- TEXT PROVIDED
(begin)

The Plan was established to provide employees with an opportunity to accumulate funds for retirement or disability and to provide death benefits for employees’ dependents and beneficiaries.

 

(b)                                 Eligibility

 

Employees who have completed 90 days of service are eligible to participate in the Plan.  Participation is available to all employees of the Company and its affiliates.  An eligible employee, who has enrolled, shall become a participant on the first day of the month coinciding with or following the date that the employee meets the eligibility requirements.  Employees must affirmatively elect to participate in the Plan.

 

(c)                                  Participant Accounts

 

Individual accounts are maintained for each Plan participant.  Each participant’s account is credited with the participant’s contributions, the Company’s matching contribution, and an allocation of investment earnings, and is charged with withdrawals and an allocation of investment losses and expenses.  The allocations are based on participant earnings or account balances, as defined.  The benefit to which a participant is entitled is the benefit that can be provided from the participant’s vested account.

 

(d)                                 Contributions

 

Participants elect both the amount of salary reduction contributions and the allocation of the salary reduction contributions among the various investment alternatives within the Plan.  Annual salary reduction contributions cannot exceed the lesser of 100% of the participant’s eligible compensation or the maximum amount allowable under the IRC, which was $16,500 during 2010 ($22,000 for participants age 50 and older).

(end)

- REQUEST 1
Output the passage of the retirement plan text starting at "Employees who have" and ending at "elect to participate in the Plan.", word for word.
- REQUEST 2
Extract each line of the listing that contains the string "pixel", treating case as significant.
The retirement plan text and the listing that follows come from unrelated sources.

- DATA LISTING
(begin)

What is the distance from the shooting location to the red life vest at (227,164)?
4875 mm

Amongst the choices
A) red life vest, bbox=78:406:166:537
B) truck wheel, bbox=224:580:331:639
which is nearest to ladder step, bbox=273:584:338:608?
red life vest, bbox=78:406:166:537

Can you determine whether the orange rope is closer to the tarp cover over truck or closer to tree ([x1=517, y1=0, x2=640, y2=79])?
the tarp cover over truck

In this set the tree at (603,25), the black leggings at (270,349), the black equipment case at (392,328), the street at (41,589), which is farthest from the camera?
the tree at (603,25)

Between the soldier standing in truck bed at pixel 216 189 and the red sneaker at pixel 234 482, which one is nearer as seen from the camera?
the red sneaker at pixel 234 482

(end)
(begin)

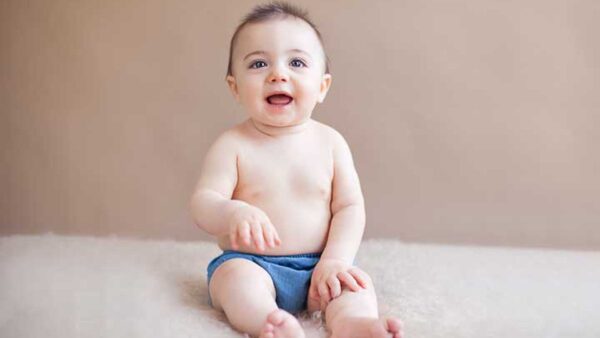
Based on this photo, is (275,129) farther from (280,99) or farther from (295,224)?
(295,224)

(end)
(begin)

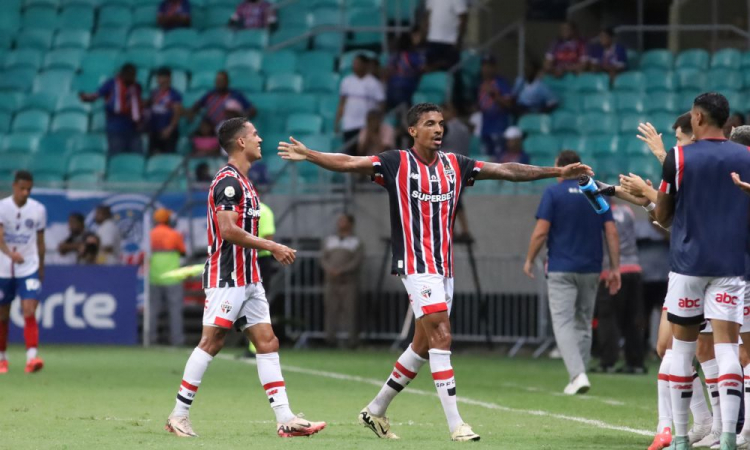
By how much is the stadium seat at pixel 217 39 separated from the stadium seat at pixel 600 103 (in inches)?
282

(end)

- EXERCISE RESULT 1
Employees who have completed 90 days of service are eligible to participate in the Plan.  Participation is available to all employees of the Company and its affiliates.  An eligible employee, who has enrolled, shall become a participant on the first day of the month coinciding with or following the date that the employee meets the eligibility requirements.  Employees must affirmatively elect to participate in the Plan.

- EXERCISE RESULT 2
Between the soldier standing in truck bed at pixel 216 189 and the red sneaker at pixel 234 482, which one is nearer as seen from the camera?
the red sneaker at pixel 234 482
By how much is the stadium seat at pixel 217 39 separated from the stadium seat at pixel 600 103 (in inches)?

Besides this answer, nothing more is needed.